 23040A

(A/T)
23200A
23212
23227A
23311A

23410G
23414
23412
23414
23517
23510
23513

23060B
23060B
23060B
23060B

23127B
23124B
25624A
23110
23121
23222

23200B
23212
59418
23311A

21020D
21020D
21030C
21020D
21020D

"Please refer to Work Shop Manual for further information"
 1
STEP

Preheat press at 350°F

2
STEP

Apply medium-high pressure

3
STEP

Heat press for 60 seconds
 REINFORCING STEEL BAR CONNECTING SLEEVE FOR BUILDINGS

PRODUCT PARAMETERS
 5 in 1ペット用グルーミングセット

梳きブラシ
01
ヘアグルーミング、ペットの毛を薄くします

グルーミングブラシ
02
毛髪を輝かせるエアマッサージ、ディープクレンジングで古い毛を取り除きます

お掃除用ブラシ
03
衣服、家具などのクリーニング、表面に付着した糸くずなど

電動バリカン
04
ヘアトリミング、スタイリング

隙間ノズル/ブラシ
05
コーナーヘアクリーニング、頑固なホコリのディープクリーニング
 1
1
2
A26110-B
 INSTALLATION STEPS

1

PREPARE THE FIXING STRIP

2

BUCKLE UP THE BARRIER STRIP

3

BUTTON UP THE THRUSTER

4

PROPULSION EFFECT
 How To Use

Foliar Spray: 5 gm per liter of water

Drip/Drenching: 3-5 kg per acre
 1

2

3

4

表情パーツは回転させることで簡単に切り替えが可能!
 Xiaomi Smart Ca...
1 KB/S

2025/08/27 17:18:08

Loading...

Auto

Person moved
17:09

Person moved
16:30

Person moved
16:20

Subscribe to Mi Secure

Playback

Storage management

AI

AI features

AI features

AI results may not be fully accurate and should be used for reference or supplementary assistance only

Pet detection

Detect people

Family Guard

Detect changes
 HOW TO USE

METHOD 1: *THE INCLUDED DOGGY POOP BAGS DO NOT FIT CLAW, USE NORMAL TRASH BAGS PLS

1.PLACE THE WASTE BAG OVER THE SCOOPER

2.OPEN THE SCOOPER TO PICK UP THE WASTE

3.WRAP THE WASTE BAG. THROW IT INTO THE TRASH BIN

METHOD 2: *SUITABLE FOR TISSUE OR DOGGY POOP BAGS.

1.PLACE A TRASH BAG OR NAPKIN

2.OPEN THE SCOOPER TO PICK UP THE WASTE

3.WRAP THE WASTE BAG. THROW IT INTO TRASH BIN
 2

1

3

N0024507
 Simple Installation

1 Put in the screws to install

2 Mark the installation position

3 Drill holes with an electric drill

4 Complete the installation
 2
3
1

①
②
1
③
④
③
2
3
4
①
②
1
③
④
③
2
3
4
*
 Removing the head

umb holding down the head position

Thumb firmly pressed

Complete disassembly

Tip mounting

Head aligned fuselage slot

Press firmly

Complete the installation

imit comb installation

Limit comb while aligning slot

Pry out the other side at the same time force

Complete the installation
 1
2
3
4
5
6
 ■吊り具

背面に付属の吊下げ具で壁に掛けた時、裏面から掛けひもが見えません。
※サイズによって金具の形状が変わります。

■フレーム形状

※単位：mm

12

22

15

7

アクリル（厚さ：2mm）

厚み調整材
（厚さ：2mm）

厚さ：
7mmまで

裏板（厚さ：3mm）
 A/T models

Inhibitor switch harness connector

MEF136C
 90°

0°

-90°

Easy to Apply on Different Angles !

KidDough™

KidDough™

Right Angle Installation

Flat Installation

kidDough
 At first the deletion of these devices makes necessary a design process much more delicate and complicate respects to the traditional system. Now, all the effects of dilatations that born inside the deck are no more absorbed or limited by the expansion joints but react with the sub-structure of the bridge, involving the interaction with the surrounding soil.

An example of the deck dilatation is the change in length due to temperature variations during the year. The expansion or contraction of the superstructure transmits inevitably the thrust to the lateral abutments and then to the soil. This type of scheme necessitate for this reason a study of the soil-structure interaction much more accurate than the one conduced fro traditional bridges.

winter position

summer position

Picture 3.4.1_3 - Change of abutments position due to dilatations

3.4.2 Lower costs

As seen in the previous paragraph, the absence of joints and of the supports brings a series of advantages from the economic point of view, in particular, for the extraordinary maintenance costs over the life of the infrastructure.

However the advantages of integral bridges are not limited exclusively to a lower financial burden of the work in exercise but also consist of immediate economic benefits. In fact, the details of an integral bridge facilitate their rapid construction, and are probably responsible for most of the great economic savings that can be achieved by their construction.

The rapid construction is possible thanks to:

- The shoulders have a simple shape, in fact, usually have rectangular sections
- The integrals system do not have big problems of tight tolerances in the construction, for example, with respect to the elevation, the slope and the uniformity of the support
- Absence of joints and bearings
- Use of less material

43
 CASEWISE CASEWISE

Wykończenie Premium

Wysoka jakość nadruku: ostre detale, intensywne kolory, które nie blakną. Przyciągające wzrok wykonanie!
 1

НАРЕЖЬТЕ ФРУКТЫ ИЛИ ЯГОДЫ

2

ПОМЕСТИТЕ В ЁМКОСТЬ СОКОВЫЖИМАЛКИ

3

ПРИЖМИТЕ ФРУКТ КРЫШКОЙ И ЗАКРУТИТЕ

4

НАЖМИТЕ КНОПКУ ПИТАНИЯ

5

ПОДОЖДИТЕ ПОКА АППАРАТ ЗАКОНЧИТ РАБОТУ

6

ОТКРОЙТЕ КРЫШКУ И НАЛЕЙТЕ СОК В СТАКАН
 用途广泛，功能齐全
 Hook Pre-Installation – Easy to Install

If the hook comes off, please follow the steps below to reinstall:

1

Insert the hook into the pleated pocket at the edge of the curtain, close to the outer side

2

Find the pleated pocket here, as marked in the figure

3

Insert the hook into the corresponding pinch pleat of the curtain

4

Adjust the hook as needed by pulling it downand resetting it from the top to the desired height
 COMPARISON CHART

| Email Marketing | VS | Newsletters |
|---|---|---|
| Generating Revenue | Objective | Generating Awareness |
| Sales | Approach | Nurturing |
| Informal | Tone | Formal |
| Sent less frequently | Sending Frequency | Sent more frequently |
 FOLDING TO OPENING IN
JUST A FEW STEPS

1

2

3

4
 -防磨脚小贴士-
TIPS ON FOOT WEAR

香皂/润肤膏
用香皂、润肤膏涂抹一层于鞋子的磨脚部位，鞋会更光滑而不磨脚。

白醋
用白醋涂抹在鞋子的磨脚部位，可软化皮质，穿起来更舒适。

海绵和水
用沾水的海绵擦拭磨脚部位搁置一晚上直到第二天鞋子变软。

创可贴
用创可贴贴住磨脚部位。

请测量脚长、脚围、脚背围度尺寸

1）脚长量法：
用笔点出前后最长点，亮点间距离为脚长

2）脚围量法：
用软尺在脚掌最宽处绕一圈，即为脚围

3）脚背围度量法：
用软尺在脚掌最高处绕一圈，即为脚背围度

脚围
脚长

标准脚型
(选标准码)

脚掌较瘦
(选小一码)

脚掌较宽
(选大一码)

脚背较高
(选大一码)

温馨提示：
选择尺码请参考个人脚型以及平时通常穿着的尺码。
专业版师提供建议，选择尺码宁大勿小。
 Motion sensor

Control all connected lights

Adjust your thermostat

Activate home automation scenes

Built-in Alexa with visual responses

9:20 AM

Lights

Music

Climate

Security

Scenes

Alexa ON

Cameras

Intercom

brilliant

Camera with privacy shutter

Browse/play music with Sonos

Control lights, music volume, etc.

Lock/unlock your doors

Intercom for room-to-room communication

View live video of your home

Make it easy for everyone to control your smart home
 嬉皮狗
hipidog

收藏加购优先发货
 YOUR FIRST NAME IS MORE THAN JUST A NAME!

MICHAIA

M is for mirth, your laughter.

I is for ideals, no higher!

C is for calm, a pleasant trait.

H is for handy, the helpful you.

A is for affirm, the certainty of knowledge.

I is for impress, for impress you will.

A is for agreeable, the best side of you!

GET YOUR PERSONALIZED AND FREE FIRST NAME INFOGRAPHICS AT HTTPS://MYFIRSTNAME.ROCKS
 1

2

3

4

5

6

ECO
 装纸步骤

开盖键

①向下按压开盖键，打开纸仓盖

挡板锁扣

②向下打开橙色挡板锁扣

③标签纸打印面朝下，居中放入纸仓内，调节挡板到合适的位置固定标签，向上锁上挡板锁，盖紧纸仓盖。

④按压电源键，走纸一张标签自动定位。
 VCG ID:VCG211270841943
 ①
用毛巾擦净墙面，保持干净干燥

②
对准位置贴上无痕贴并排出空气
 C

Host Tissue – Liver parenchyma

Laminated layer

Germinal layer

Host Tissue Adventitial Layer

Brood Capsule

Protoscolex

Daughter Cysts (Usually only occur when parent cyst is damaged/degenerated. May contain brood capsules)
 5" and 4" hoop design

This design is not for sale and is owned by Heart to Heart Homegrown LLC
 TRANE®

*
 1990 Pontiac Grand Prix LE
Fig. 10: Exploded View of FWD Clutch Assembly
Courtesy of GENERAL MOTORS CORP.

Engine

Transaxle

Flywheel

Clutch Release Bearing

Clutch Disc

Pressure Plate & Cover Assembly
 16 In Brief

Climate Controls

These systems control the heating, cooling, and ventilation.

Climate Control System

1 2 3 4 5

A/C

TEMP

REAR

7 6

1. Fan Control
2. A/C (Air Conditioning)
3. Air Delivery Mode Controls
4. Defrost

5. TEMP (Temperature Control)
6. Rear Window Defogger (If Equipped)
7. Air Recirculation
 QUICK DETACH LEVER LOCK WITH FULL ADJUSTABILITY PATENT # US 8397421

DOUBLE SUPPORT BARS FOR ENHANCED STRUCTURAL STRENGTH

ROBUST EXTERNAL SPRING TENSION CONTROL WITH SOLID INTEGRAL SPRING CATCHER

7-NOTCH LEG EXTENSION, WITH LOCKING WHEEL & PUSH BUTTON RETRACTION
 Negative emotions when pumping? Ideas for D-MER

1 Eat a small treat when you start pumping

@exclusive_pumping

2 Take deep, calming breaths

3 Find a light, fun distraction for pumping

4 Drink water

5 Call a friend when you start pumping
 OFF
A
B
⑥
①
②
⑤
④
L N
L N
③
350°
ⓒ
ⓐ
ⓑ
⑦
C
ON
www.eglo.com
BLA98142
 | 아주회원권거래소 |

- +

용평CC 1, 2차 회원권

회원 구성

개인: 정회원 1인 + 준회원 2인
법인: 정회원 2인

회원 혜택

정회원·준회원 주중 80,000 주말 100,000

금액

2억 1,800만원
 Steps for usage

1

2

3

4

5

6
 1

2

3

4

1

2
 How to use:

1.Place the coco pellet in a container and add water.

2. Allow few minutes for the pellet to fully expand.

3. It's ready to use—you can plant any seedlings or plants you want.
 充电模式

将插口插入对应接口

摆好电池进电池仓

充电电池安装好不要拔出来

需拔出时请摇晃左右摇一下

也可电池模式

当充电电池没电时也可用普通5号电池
━━━━━━━━━━━━━━━━━━━━━━━━━━━━━━
▶ [Action item]
Take every line from the data that includes the word "when".

▶ [Exercise solution]
Daughter Cysts (Usually only occur when parent cyst is damaged/degenerated. May contain brood capsules)
 Negative emotions when pumping? Ideas for D-MER
1 Eat a small treat when you start pumping
5 Call a friend when you start pumping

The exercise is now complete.